It’s dumb but it’s been retroactively taken to mean that it has a Class 0.5 hyperdrive, whereas a Star Destroyer has a Class 2. (Smaller class numbers are faster.) Light speed in Star Wars can be much faster than the speed of light.
But then, pretty much everything to do with specifications and numbers of Star Wars tech is a clusterfuck of technobabble that makes Voyager’s look coherent.
The cope for awhile was that it was 1.5x lightspeed while in hyperspace, which also distorted distances, so you got much, much faster travel speeds without messing with relativity.
Then they decided it was a multiplier applied to how long it took to travel a certain route, so lower was better.
47 years later and I’m still not quite sure what “She can make point 5, past light speed.” means.

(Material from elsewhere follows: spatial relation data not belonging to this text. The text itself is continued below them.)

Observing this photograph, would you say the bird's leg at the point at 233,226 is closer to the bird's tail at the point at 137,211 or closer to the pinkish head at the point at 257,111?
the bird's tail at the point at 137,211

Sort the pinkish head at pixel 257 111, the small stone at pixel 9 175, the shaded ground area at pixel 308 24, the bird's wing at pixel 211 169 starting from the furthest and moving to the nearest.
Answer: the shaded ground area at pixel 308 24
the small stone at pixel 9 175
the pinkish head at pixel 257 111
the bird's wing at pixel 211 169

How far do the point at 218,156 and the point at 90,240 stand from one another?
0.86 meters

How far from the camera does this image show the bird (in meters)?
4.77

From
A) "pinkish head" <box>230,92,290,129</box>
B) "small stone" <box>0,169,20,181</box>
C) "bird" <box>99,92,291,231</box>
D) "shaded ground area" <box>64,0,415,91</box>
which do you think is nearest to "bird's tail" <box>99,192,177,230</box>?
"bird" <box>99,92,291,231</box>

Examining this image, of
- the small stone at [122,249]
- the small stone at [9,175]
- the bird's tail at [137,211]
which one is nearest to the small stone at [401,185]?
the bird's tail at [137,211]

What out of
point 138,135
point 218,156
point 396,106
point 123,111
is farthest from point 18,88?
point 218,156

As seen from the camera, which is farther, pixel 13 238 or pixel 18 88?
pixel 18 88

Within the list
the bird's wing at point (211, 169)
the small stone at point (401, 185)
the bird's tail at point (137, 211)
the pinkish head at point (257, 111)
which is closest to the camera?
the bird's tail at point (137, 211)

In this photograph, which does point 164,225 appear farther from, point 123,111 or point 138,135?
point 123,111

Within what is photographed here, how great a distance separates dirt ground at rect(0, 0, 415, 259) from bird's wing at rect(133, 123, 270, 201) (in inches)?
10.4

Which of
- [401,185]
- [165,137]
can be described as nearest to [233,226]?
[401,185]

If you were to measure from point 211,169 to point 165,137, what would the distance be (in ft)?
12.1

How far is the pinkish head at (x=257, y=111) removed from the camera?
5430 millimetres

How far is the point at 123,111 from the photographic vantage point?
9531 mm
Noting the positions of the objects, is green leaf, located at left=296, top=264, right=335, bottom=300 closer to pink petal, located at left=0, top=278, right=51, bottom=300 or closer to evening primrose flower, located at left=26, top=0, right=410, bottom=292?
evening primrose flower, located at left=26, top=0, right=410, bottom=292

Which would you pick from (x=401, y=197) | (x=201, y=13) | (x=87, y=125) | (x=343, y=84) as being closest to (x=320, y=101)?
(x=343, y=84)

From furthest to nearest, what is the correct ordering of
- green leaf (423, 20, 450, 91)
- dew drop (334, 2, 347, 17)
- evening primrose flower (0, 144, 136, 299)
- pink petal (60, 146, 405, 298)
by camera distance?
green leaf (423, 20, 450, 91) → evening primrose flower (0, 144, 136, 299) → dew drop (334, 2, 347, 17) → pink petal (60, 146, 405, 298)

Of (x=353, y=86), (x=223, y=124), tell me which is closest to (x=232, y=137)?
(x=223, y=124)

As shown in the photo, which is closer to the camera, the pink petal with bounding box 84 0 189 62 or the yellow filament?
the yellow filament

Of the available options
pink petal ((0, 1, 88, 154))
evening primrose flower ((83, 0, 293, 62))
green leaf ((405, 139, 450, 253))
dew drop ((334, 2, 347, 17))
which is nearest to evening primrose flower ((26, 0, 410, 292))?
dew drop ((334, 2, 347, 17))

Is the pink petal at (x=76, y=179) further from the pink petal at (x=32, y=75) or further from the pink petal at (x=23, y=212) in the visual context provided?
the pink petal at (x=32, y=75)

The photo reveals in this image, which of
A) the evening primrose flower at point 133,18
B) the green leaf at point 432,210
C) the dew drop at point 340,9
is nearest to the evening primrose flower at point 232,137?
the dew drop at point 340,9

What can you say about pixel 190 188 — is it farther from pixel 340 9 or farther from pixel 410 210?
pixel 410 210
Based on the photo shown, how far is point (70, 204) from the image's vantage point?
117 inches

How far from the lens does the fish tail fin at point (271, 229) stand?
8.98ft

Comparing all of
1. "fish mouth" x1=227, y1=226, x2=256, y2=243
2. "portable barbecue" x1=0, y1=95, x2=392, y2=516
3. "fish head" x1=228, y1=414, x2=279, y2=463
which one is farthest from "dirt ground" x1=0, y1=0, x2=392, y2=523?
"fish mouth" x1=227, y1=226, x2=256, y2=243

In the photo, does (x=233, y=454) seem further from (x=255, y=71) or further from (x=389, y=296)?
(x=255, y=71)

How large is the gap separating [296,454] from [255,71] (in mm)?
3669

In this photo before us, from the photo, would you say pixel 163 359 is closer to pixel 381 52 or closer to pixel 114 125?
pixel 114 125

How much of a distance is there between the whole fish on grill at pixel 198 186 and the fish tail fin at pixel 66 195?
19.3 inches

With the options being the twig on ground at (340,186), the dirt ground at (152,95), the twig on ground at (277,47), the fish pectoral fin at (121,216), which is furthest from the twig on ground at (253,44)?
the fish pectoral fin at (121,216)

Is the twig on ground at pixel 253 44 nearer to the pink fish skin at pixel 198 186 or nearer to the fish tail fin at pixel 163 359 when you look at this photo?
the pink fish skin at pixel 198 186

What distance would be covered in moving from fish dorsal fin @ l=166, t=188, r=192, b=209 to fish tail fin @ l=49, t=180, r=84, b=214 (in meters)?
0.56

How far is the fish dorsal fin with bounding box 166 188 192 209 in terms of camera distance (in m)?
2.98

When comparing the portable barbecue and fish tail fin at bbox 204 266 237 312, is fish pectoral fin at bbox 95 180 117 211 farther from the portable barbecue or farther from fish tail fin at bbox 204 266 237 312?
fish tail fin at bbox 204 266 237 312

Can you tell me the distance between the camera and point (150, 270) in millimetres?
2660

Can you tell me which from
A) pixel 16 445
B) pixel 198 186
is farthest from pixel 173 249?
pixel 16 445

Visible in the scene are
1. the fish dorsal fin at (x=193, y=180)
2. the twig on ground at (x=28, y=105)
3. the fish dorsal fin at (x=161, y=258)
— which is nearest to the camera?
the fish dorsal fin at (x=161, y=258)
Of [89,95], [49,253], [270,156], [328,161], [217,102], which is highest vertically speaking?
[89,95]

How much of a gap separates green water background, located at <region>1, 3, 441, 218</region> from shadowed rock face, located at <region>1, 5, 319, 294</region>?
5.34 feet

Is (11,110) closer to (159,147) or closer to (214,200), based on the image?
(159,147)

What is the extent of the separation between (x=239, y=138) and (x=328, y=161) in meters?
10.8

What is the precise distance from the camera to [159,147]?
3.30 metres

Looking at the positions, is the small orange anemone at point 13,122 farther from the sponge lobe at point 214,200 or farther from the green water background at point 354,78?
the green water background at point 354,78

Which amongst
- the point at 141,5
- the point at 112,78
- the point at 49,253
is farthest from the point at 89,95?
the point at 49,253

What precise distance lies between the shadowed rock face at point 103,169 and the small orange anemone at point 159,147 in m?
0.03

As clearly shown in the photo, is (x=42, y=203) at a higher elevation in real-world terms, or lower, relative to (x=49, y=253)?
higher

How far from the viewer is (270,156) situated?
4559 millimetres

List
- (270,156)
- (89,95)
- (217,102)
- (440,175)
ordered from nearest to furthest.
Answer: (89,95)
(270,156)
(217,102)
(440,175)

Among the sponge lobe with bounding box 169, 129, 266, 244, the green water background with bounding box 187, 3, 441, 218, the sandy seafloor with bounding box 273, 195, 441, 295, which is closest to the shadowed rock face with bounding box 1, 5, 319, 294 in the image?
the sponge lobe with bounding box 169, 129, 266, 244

It’s dumb but it’s been retroactively taken to mean that it has a Class 0.5 hyperdrive, whereas a Star Destroyer has a Class 2. (Smaller class numbers are faster.) Light speed in Star Wars can be much faster than the speed of light.
But then, pretty much everything to do with specifications and numbers of Star Wars tech is a clusterfuck of technobabble that makes Voyager’s look coherent.
I don’t think you are meant to over think it
“Hey kid, it ain’t that kind of movie.”
But see, that’s not something us techie nerds can do. We LIVE to overthink these things.
I always thought of it as 1.5 light speed
Which isn’t a practical speed for interstellar travel. It’s literally just over warp 1.
More practical would be to assume that there’s a k missing 1.5k (thousand) light speed is warp 9.975.
The cope for awhile was that it was 1.5x lightspeed while in hyperspace, which also distorted distances, so you got much, much faster travel speeds without messing with relativity.
Then they decided it was a multiplier applied to how long it took to travel a certain route, so lower was better.